An ancient plague released from the Arctic permafrost through global warming begins to decimate the world. Victim's cells begin to work erratically, kidneys hard at work trying to become lungs, brain cells convinced they need to be building a heart. The body shuts down, skin becomes translucent and those infected slip into a coma and die. Death becomes so prevalent that the funerary industry has completely taken over the banking system giving rise to Mortuary cryptocurrencies and the ubiquitous presence of funerary skyscrapers and malls across the nation's cities.

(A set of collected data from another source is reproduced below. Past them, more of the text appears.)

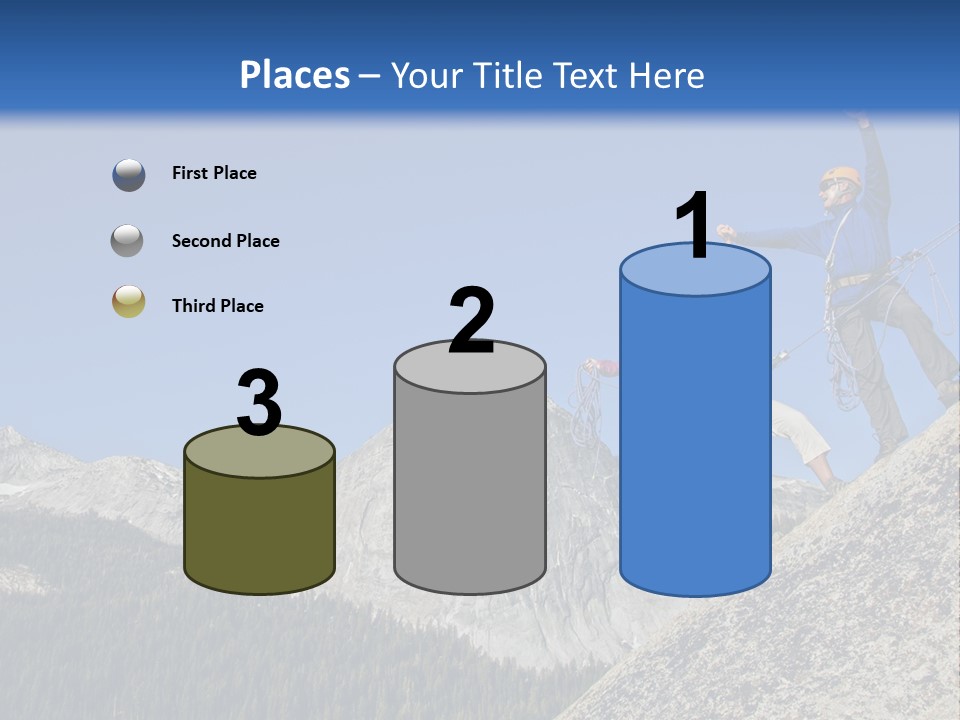 Places – Your Title Text Here

First Place

Second Place

Third Place

3

2

1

How High We Go in the Dark is a collection of short stories where each chapter is a meditation on grief and loss in the face of this global pandemic. But it's lovely, hopeful and wild. When the stakes are this high it's all that much more important that there is love and community and the persistent impulse to keep moving forward. When the end of the world comes it's not the doomsday preppers hoarding canned goods that survive. Those who make meaningful connections, retain hope and create neighbourhoods where everyone works together to build abundance - that's where the magic lies.
Nagamatsu connects these disparate stories and callbacks abound with little details travelling across chapters until they resolve into a larger whole. I fell in love with a talking pig and a widowed introvert tentatively inviting his neighbours for a BBQ. I thrilled at the euthanasia theme park and the forensic body farm. I saw the inevitability of death being commercialized with shared urns where neighbours could intermix their ashes to save on money and space, contrasted with elegy hotels where the plasticized dead are preserved as crematories struggle to keep up with demand, and inventive disposal techniques abound like liquifying remains to be turned into ice sculptures to melt into the sea.
But these are just wonderful bits of colour and detail among the more restrained explorations of grief and loss and love that just hit me where I live.